So I was on the ole book of face perusing through pages of status updates and shares when I scrolled upon a post from Liz Gilbert…I know, I know…I just posted about her and I don’t intend for this post to be another Liz love fest (even though I do love Liz and if ever someday I am being interviewed for something somewhere and someone asks me that question – you know that question – who has been your greatest influence or who inspires you – you can bet the farm that Liz Gilbert will most definitely be top o’list in my answer. Okay, so back to what I was saying – err typing – I came across a post regarding the 10th anniversary of Eat, Pray, Love. The post pays tribute to a collection of stories by real people – just like you and me (whaaat?)- who were inspired by Eat, Pray, Love. In fact, Eat, Pray, Love Made Them Do It (I have yet to buy a copy of this compilation of stories but plan to do so in the very near future). Whatever it is that they wrote about Eat, Pray, Love is to blame. In a good way. What caught my eye in this particular post however, was one of the comments from a woman named Sylvia. Sylvia made a comment to Liz congratulating her on the 10th anniversary of EPL noting the inspiration that she, like so many others, found in the book – but then continued on to say that the big things she was inspired to do weren’t working out as she had planned…
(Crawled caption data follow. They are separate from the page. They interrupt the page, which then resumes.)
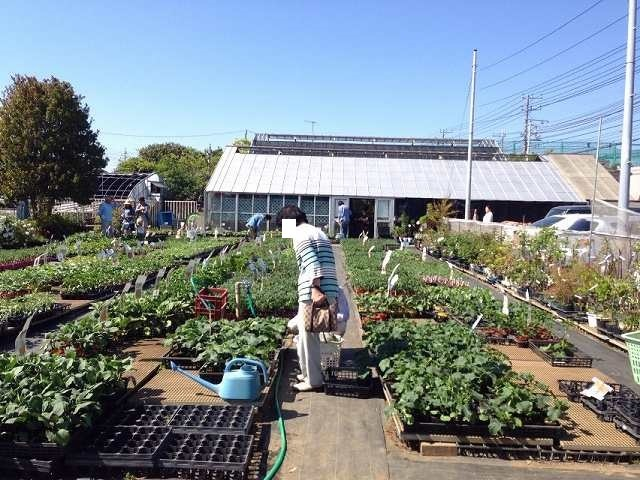 菜園8.jpg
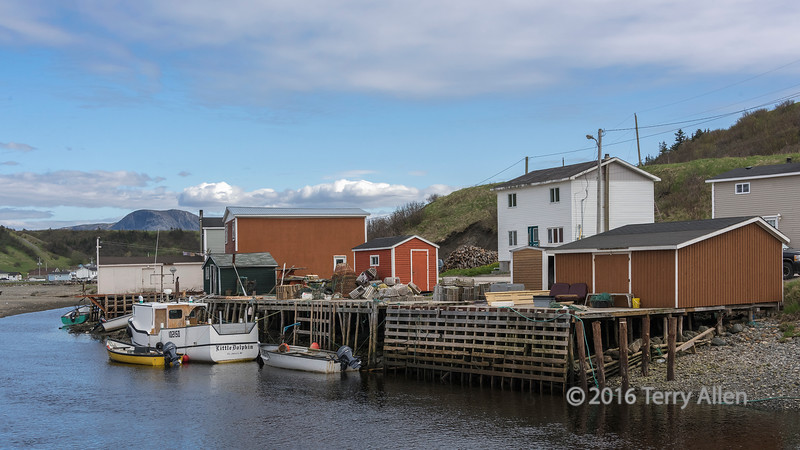 Looking inland up the river from the harbour, Trout River, Newfoundland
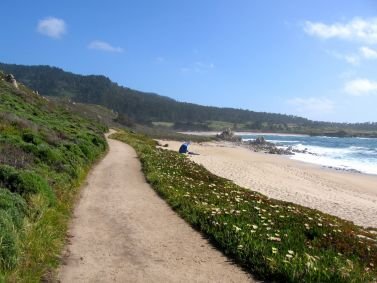 California Coast: Carmel River State Beach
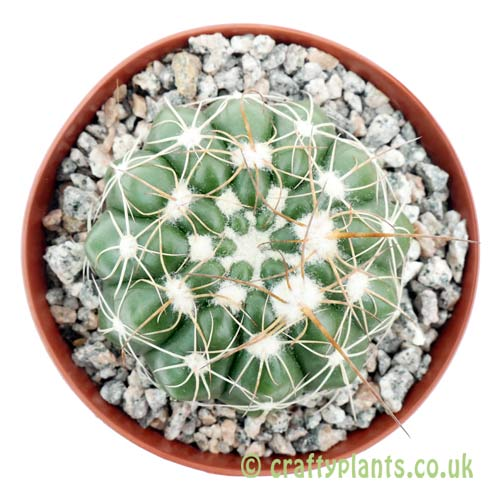 A top down view of Notocactus uebelmannianus by craftyplants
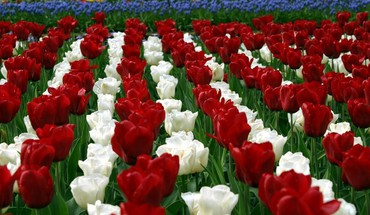 champs Fleurs tulipes holland  HD wallpaper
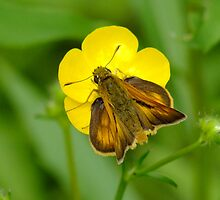 Skipper Moth On A Buttercup by Tracy Faught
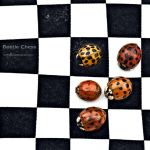 : beetle chess : by hellfirediva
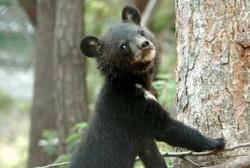 bear_cub_korea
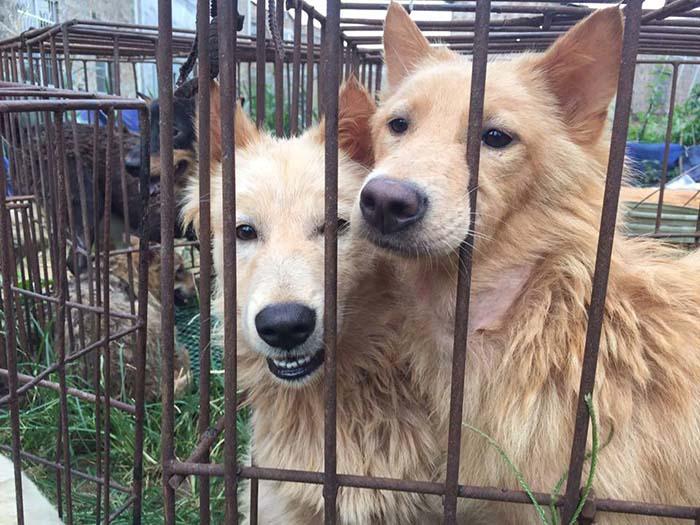 Perros iban a ser destinados para festival de Yulin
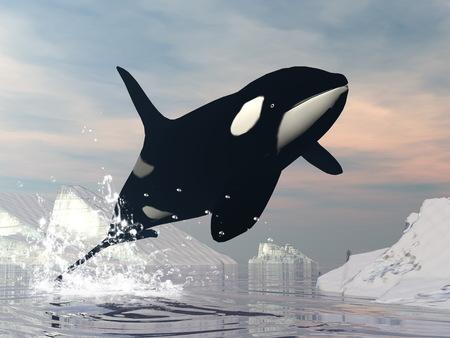 Killer whale jump - 3D render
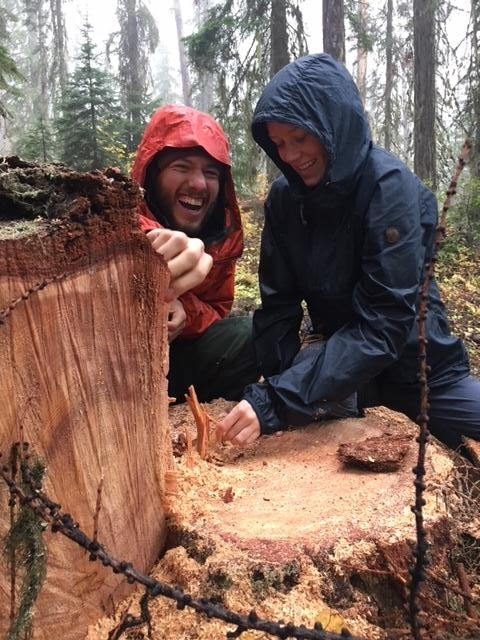 Checking the age, represented by the number of growth rings, on a larch tree.  Photo by Sarah Fisher.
“Dear Liz, congratulations. This book was the impetus for me to “try” and do big things with my life. But my plans (remarry and have a baby) aren’t working out. I realize you’re not a short order cook that I can order up wisdom from, but if you get inspired to talk or write about finding “Plan B” in one of your talks, I’m all ears. I feel like I’m self destructing. I’ve never been a hammer, and I’m not even a hummingbird anymore. I just sit on my couch and cry everyday, 2 cats on my lap, reruns on TV. I do pray, but I just. Can’t. Get Happy. I need a plan B.” Sylvia
Listen, I don’t know if it’s right or wrong to quote Sylvia here on my blog, but honestly I don’t care. I was moved by her comment. And my little friend named inspiration came a knocking. And not a soft “housekeeping” knock – more like a “this is the police” kind of knock. And I suppose being the daughter of a police officer I learned at an early age that when the police knock at your door – you answer. You do not run and hide.
Plan B…that was the knock I heard. Probably, because I am all too familiar with Plan B. and C and D and E and F and G and H and I and J…and Z. And let’s start the alphabet all over again. Hell, let’s even bring in a few other languages’ alphabets to cover all the plans I’ve made and remade.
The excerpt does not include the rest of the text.